「栄口、ちょっと相談あるんだけど…」
「うん…? 今?」

「いや… 昼とか…」
「うん、分かった。早弁しとくね」


●●その手を はなさない●●●


泉に呼び出され、待ち合わせ場所の部室へ向かう。
浜田さんとケンカでもしたのかなって、こっそりと田島に探りを入れたけど、特にそんな事はないらしい。

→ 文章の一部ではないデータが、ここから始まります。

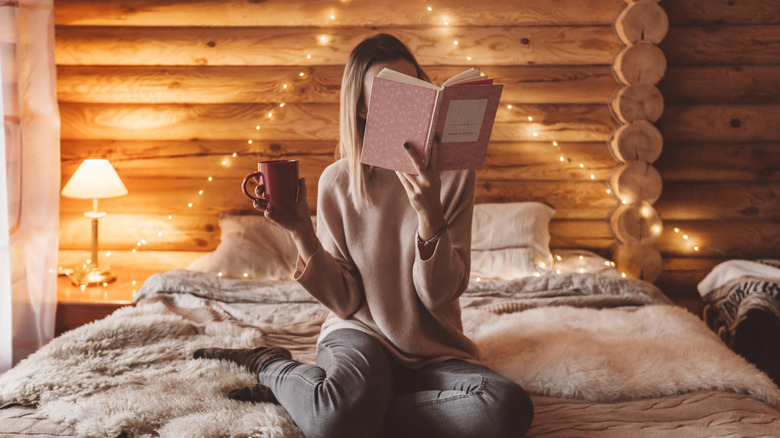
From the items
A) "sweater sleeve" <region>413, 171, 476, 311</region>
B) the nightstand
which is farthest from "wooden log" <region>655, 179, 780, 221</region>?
the nightstand

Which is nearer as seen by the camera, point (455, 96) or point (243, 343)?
point (455, 96)

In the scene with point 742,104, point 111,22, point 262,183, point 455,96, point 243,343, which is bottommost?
point 243,343

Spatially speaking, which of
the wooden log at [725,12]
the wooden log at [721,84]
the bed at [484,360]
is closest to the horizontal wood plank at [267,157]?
the wooden log at [721,84]

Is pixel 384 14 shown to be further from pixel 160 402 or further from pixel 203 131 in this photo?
pixel 160 402

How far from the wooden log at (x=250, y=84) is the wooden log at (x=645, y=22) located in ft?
0.87

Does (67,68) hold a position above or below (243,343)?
above

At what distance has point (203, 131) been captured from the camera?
2.84m

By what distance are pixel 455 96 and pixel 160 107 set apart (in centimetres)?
211

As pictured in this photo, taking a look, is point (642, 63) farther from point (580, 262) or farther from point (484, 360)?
point (484, 360)

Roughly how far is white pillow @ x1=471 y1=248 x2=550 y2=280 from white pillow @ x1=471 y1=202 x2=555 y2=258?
4cm

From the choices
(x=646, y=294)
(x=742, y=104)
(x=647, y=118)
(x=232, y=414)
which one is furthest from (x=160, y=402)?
(x=742, y=104)

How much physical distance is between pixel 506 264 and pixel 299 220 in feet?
4.71

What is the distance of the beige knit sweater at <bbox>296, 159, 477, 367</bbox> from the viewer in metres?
1.31

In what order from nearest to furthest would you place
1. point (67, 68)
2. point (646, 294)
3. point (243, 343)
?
point (243, 343)
point (646, 294)
point (67, 68)
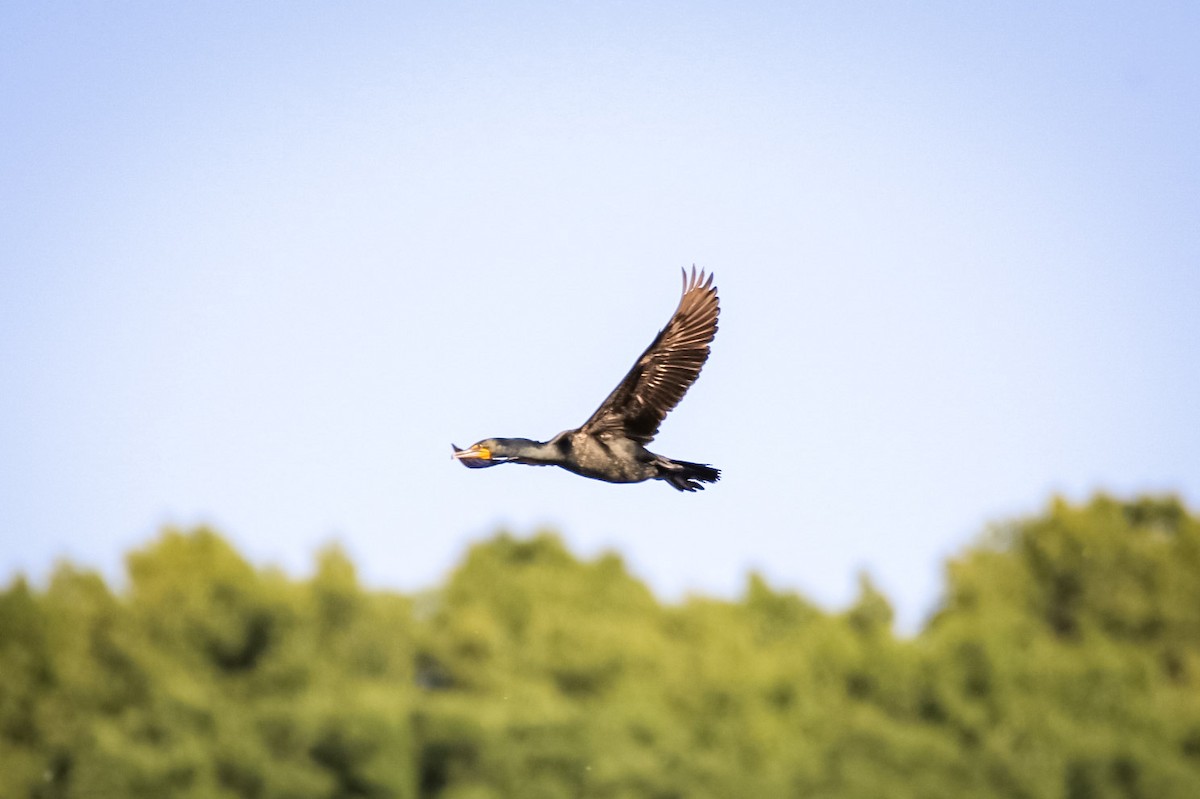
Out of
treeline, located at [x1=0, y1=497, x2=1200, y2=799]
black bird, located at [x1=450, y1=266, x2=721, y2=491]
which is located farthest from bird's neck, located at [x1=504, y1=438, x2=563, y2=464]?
treeline, located at [x1=0, y1=497, x2=1200, y2=799]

じゃあ、泉自身の悩みかな…なんて思いながらドアを開けると、泉がすでに座って待っていた。
力のない声で「よう」と挨拶されて、それに返事しながら俺も隣に座る。

「お待たせ。早かったね」
「あぁ。俺が呼び出しといて、遅れるのも悪いと思って…」

「気ぃ遣わなくていいのに。…で、どうしたの?」
「あぁ、うん… えーっと…」

「何かあった?」
「うん… 一昨日、浜田ん家で映画見てたんだけど…」

歯切れ悪そうに話す、相談内容とは。
どうやら、浜田さん家で見た映画のストーリーが、納得出来なかったらしい。

主人公を助けるために、恋人が命を差し出すシーンがあって…
それに浜田さんは泣いてたみたいなんだけど、泉はその反対だったみたいなんだ。

「命と引き換えに守ろうなんて、馬鹿げてる。そんな事されても、残された方はどうすんだって話だろ」
「うーん、そうかも…」

「…実は、前にも似たような映画を見たことがあるんだ。それは映画館で見たんだけど」
「ふーん、浜田さんと?」

「そう。そん時は男が死んだけど…同じ感じだった」
「そっかぁ…」

泉が言いたいのはきっと、映画内容が不満だったんじゃない。
きっと、それを自分と浜田さんに重ねて…不安になってるんだ。